● SÉLECTION:
Afin d'entreprendre la critique de la vision occidentale du vivant et d'en comprendre les limites, il nous est nécessaire d'entamer la description de cette vision. Bien sûr l'occident, au cours de son histoire, a connu de riches débats concernant la nature de la vie et le sens philosophique à lui donner. C'est pourquoi nous préférons parler de visions occidentales. Mais il ne faut pas non plus croire que l'occident a su remettre en cause tous ses axiomes, corriger toutes ses erreurs et parcourir tout le champ des raisonnements possibles. Certaines valeurs fondamentales semblent avoir été continuellement véhiculées par la pensée occidentale malgré d'importantes évolutions culturelles, religieuses et philosophiques. Il nous faut donc rechercher aussi bien la diversité des visions occidentales du vivant que leur tronc commun.

● VOTRE OBJECTIF:
D'après le passage sur les visions occidentales du vivant, pourquoi préfère-t-on y parler de « visions occidentales » au pluriel ?

● INFORMATIONS AFFICHÉES:
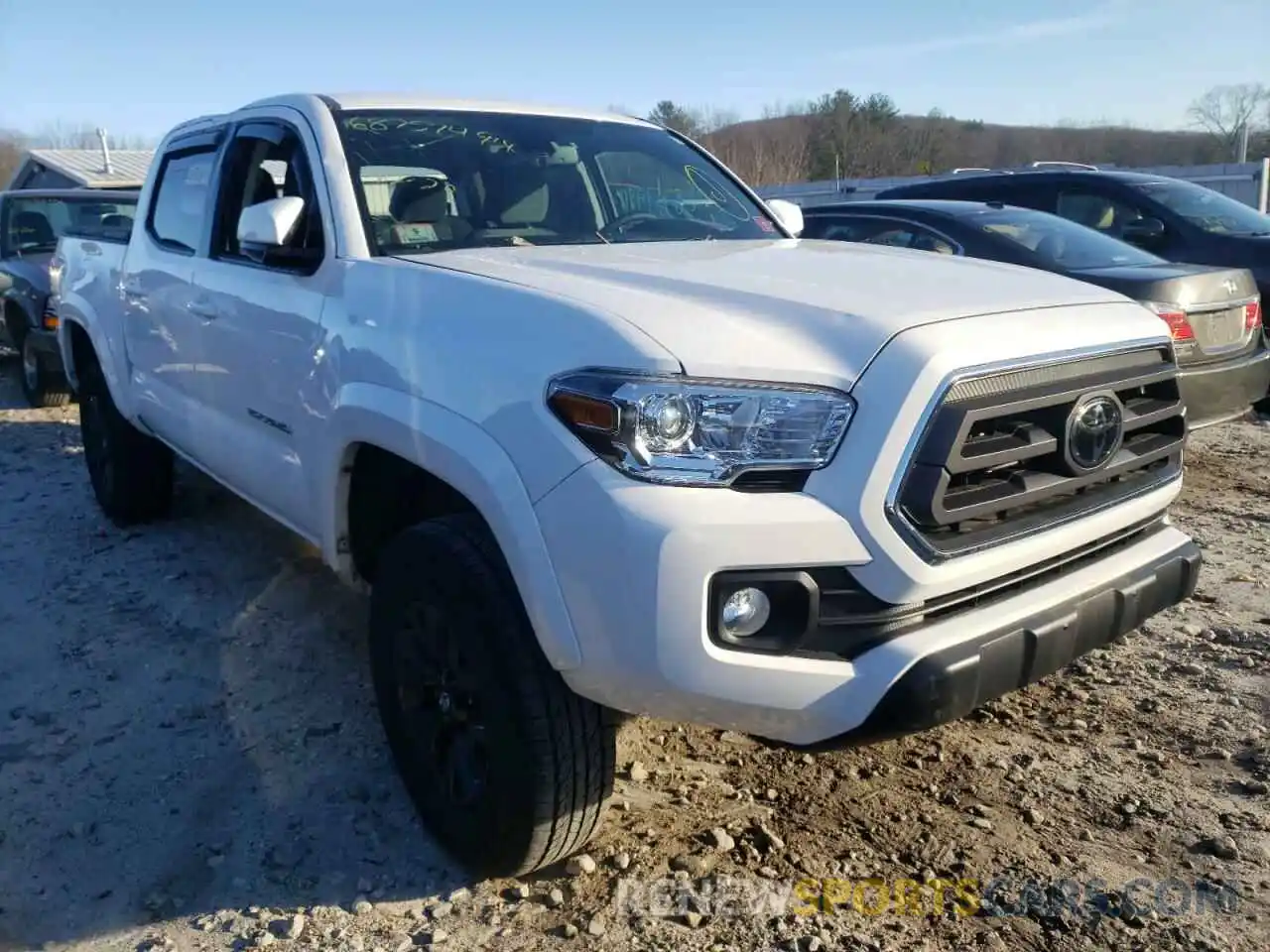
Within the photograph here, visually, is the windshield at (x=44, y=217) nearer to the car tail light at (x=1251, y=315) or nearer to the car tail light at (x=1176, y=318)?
the car tail light at (x=1176, y=318)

● SOLUTION RÉDIGÉE:
Parce que l'Occident a connu, au cours de son histoire, de riches débats sur la nature de la vie et sur le sens philosophique à lui donner.